The other characteristic of the basset horn is that it has an extended range (down to low C written). Thus, the basset horn goes down to low F (below the bass clef), a half step lower than the alto clarinet (which hits Gb). Many clarinet players drool over basset horns, and feel that the timbre is the ultimate clarinet tone. A basset clarinet also has a low C extension and plays in the key of A, and is alleged to also display the basset horn timbre (haven't heard one myself). In short, its a long A clarinet.
Date: Tue, 20 Aug 1996 23:45:45 -0400 (EDT)
From: drumming man <email@example.com>
Subject: Contra mouthpieces
My mouthpiece could be better for my EEb Contra Alto LeBlanc. It is a stock LeBlanc, and I'm sure it originally came with the horn.
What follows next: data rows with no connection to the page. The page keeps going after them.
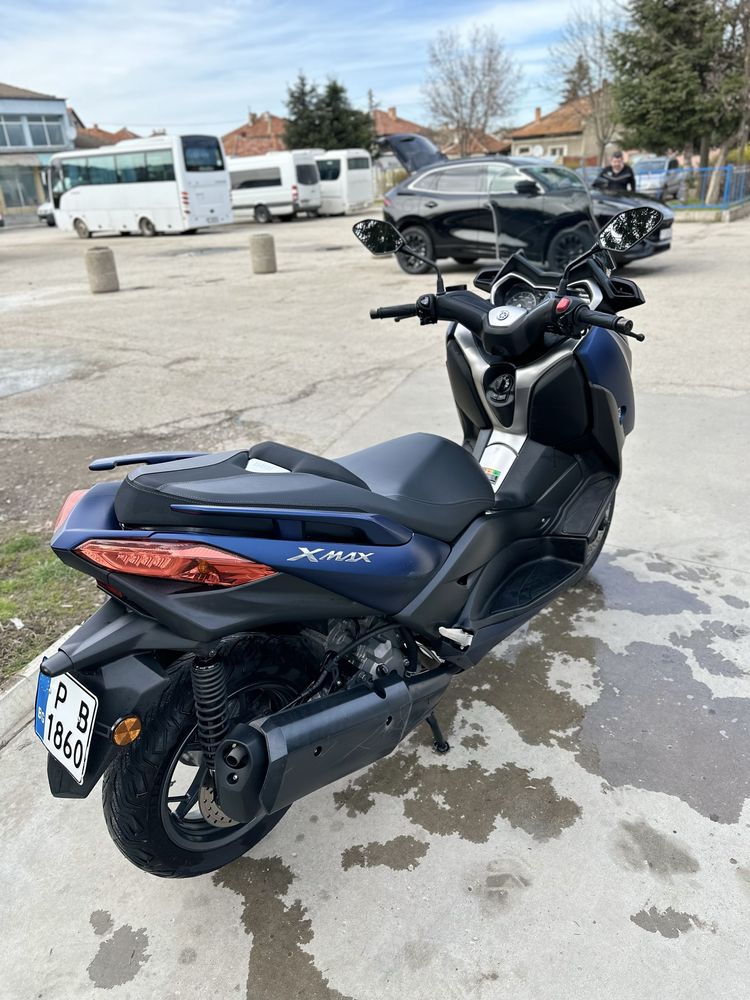 Продавам Yamaha Xmax 300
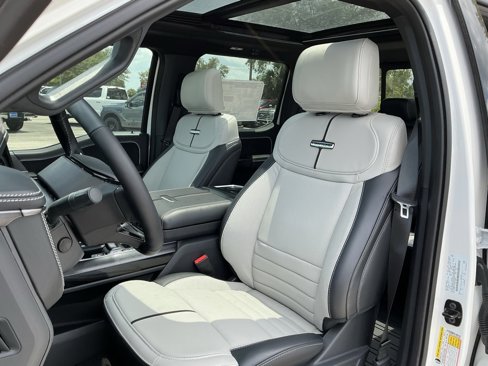 New 2025 Ford F150 Lightning Platinum image 26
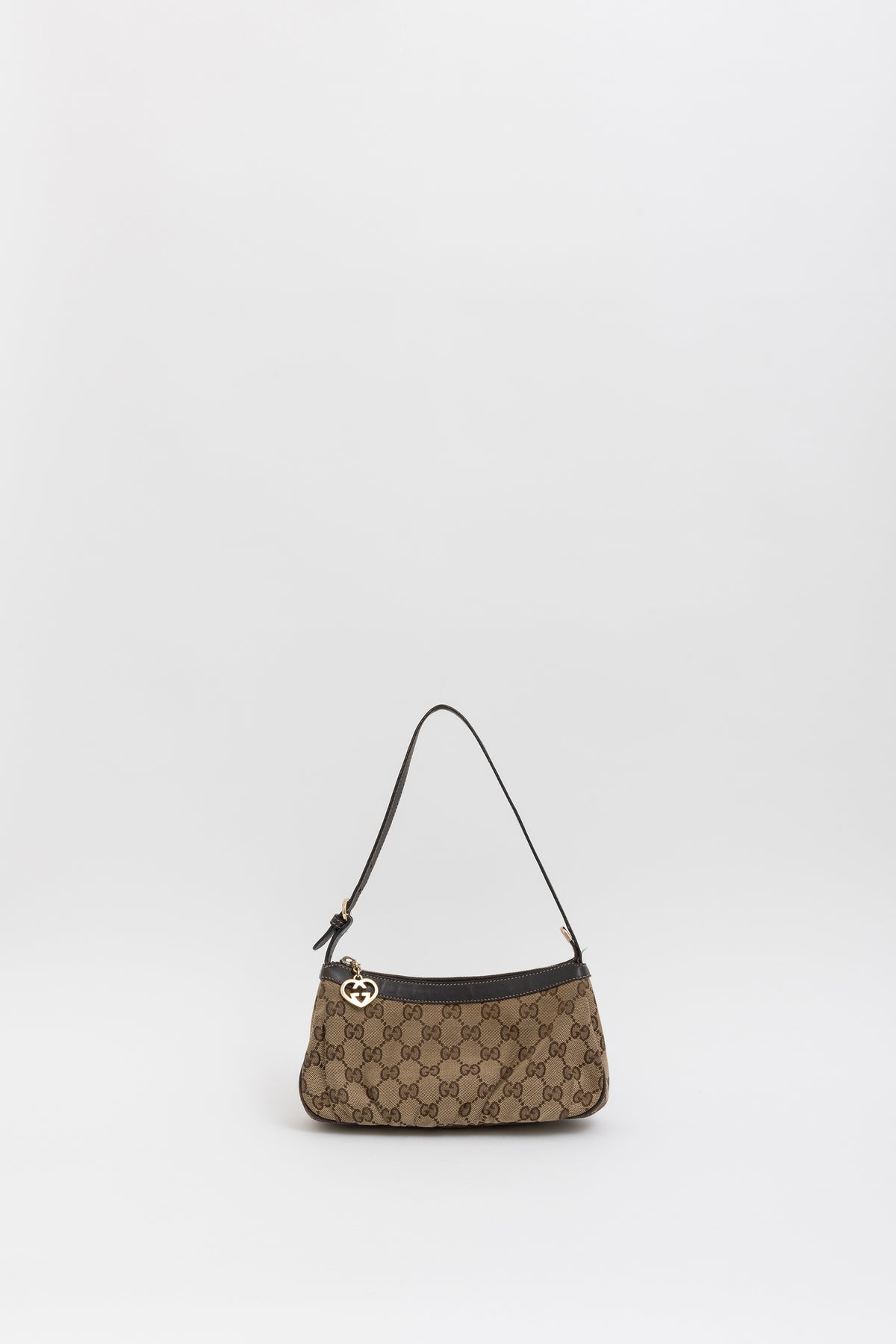 Interlocking G Heart Pochette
I have to cut down Contrabass reeds to fit it. Baritone reeds barely touch the rails.
Does anyone know a superb refacer for mouthpieces like this, and more importantly, does anyone have an idea where to buy alternate mouthpiece choices for a pig like this? Does anyone make mouthpieces for these horns, or is it only LeBlanc, LeBlanc and the other one.....oh yes...LeBlanc?
Everyone should go take lessons from Ben Goldberg in Oakland. He plays Bb and bass clarinet, and since I went and took a couple of lessons with him on my Contra Alto, he went out and bought himself one!! At least buy the CDs if you don't treat yourself to a thought-provoking lesson......
Well, the Woodwind & Brasswind lists EEb contralto mpcs by Bundy, Selmer (C, C*, and C**), and "Woodwind" ("fits Leblanc and Vito only"). I've been told that the Woodwind mpc is basically a Vito mpc. If you have a wide bore Leblanc, you may be stuck with Leblanc mpcs.
For refacing, I'd ask Clark Forbes. I know he makes soprano, bass and contra mpcs, so he may do refacing work as well. He subscribes on the clarinet list, and I have his address around somewhere....
Date: Wed, 21 Aug 1996 11:30:24 -0700 (PDT)
From: Philip Neuman <firstname.lastname@example.org>
I think every ophicleide player I've talked to pronounces the name of the instrument differently. I've always pronounced it the way you suggested (OAF-uh-klide) but I've heard others say AWF-uh-kleed. I imagine that Germans would say OAF-ih-klide-eh and the French oaf-y-klay-eed. Perhaps the French pronunciation is the original since the inventor, Jean-Hilaire Aste (Halary) was French. The Spanish word for the inst. is "figle".
On another subject, I don't know if I mentioned that our brass band, Pioneer Brass, has a CD out called "A Pioneer Brass Christmas" on Gagliano that has solo feature pieces for two contrabass reed instruments. One is "Let it Snow" for contrebasse a anche or reed contrabass and 5 brass (which ends on the low DD) and the "Echo Carol" for slide reed subcontrabass and 5 brass. The slide reed subcontrabass is an instrument I built which is in essence a slide rackett that looks like a very narrow, short trombone. Its lowest note is EEEb (the first Eb below the piano), making use of an "underblown" range that some crumhorns and racketts have as well, depending on the reed. I have not yet read a satisfactory explanation for existence of this range which is about a 5th below the fundamental. Any ideas?
I like it! "Senor, es a figle!"
The slide reed subcontra sounds fascinating as well. I'm ordering the CD as soon as I find the Contrabass-L digest where you provided that info...
As for the suboctave, I'll open up my (well-used) copy of A. Benade's "Woodwinds and their Acoustics" this weekend... I know that bassoonists can play notes below the instruments range as multiphonics: some fingerings produce beat frequencies in the range of F-G below the horn's lowest Bb, and with practice one can minimize the (generally obnoxious) higher partials of the multiphonic (if desired ;-) ). Perhaps there's a similar explanation for cylindrical bore instruments?